本文:

第一、少年法第二条第二項は、この法律で「保護者」とは、少年に対し法律上監護教育の義務ある者云々と規定し、民法第八一八条は未成年者の父母は婚姻中共同して親権を行うものと規定し、同法第八二〇条は親権を行う者は子の監護及び教育をする権利を有し義務を負う旨規定している。これらの規定により少年Cの保護者は同少年の父G、母Hの両人であり、このことたるや憲法第二四条の両性平等の原則に基く当然の事理である。然るに昭和三二年六月二一日竝びに同年九月一八日の本件審判期日には保護者Gのみの意見の供述があつたが、母Hについてはその保護者たる地位を顧みず、その意見を求めていない。本件のような年少一七才の少年の保護事件においては、母性愛による少年の誘導監護が必要であること幾多の事例に徴し明らかである。少年に対し重大な保護処分をなすに当り保護者である母を除外し、父のみを目標として手続を進めたことは法意に反するものであり母が出頭する機会を与えられ正式に発言することができたならば異なる決定がなされていたのではないかと信ずる。母としては自らの努力で少年を監護する債務を果すことを望んでいたからである。以上の事実により原決定に影響を及ぼす法令の違反があると主張するものである。

作業目標 1:
「aerial」という文字列を含む行はどれですか。行データの中から該当する行をすべて探し、そのまま書き写してください。
本文と行データは、それぞれ別の出典から取られています。

処理対象データ:
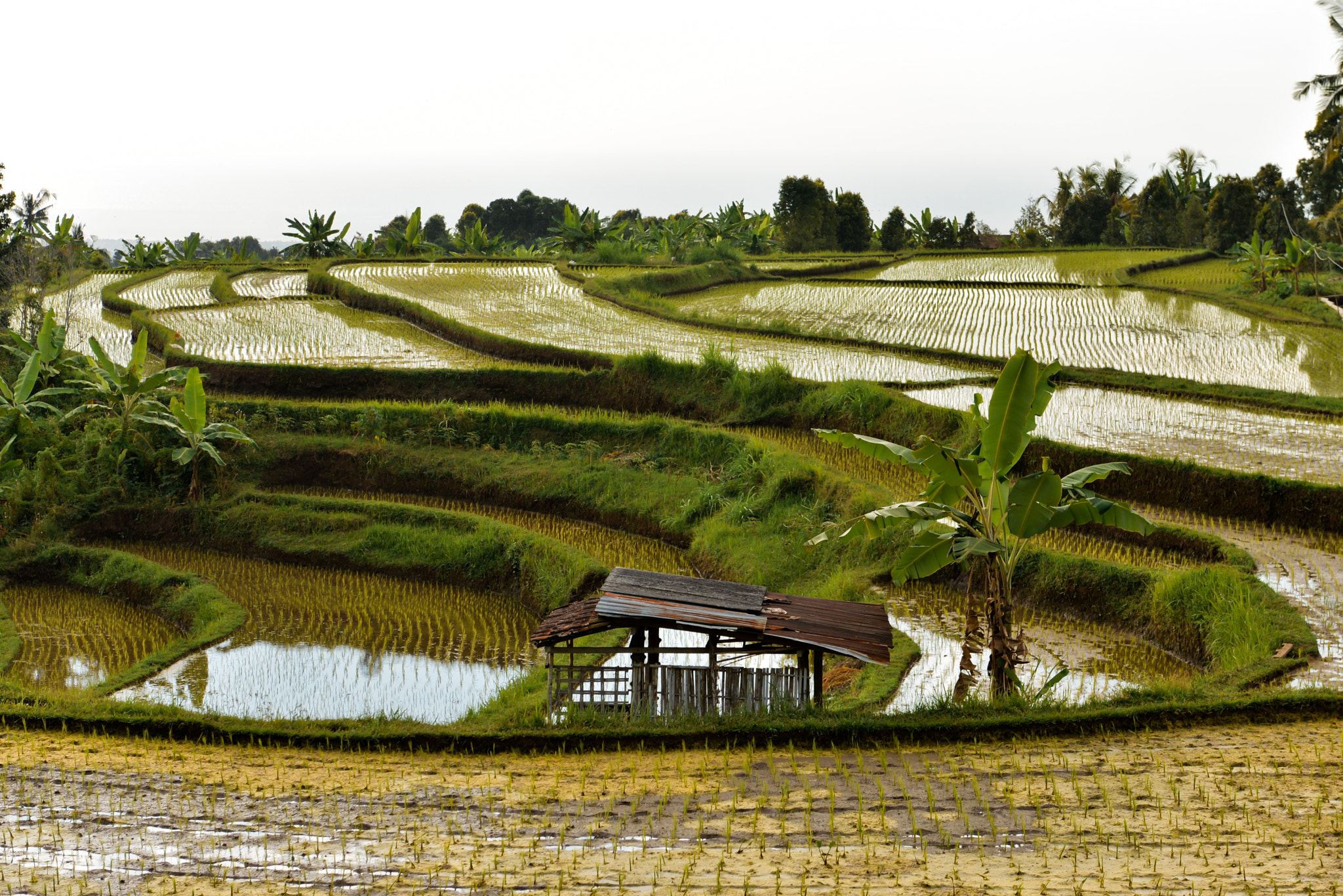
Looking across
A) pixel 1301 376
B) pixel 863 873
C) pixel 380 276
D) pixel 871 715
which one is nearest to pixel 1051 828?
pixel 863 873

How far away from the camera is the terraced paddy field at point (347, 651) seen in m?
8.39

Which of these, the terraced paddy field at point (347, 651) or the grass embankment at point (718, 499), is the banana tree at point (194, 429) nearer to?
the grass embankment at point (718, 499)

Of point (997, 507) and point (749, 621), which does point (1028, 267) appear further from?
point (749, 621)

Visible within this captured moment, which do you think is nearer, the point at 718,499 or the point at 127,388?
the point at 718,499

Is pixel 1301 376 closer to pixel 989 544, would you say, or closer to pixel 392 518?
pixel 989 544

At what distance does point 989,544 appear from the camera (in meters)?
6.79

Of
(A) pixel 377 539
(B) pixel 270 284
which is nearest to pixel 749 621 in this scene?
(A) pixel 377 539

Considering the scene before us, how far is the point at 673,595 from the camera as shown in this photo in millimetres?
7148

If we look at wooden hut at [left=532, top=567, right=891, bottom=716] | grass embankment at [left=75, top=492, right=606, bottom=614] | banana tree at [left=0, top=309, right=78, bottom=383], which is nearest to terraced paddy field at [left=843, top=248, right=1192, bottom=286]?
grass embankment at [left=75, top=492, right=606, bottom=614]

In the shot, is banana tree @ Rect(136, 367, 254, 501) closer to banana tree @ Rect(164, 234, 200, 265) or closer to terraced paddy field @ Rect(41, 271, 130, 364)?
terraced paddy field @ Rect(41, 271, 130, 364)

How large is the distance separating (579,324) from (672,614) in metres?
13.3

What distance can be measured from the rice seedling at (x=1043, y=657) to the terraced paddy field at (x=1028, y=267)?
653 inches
==
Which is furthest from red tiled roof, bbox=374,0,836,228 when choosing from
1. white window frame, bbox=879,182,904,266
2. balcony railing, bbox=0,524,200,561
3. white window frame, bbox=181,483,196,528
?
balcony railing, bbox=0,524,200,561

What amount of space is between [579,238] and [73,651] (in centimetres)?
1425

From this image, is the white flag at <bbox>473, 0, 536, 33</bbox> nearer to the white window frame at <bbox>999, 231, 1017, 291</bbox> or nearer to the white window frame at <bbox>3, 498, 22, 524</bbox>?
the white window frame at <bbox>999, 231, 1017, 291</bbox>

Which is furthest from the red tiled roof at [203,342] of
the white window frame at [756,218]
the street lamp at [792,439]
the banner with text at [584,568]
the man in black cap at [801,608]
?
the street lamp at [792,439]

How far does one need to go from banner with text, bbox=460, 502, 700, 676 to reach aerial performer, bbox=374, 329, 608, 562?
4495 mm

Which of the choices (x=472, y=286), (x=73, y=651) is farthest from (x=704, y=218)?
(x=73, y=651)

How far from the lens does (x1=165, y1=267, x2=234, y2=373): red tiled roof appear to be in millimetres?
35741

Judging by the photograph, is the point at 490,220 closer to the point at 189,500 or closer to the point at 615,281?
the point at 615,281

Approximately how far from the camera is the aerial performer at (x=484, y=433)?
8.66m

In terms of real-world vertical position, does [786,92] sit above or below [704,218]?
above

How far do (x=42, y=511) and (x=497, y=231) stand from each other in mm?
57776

作業目標 2:
本文のうち、「第一、少年法第二条第二項は、」から「があると主張するものである。」までの部分を、一字一句変えずに再掲してください。

作業結果 1:
How far does one need to go from banner with text, bbox=460, 502, 700, 676 to reach aerial performer, bbox=374, 329, 608, 562?
Approximately how far from the camera is the aerial performer at (x=484, y=433)?

作業結果 2:
第一、少年法第二条第二項は、この法律で「保護者」とは、少年に対し法律上監護教育の義務ある者云々と規定し、民法第八一八条は未成年者の父母は婚姻中共同して親権を行うものと規定し、同法第八二〇条は親権を行う者は子の監護及び教育をする権利を有し義務を負う旨規定している。これらの規定により少年Cの保護者は同少年の父G、母Hの両人であり、このことたるや憲法第二四条の両性平等の原則に基く当然の事理である。然るに昭和三二年六月二一日竝びに同年九月一八日の本件審判期日には保護者Gのみの意見の供述があつたが、母Hについてはその保護者たる地位を顧みず、その意見を求めていない。本件のような年少一七才の少年の保護事件においては、母性愛による少年の誘導監護が必要であること幾多の事例に徴し明らかである。少年に対し重大な保護処分をなすに当り保護者である母を除外し、父のみを目標として手続を進めたことは法意に反するものであり母が出頭する機会を与えられ正式に発言することができたならば異なる決定がなされていたのではないかと信ずる。母としては自らの努力で少年を監護する債務を果すことを望んでいたからである。以上の事実により原決定に影響を及ぼす法令の違反があると主張するものである。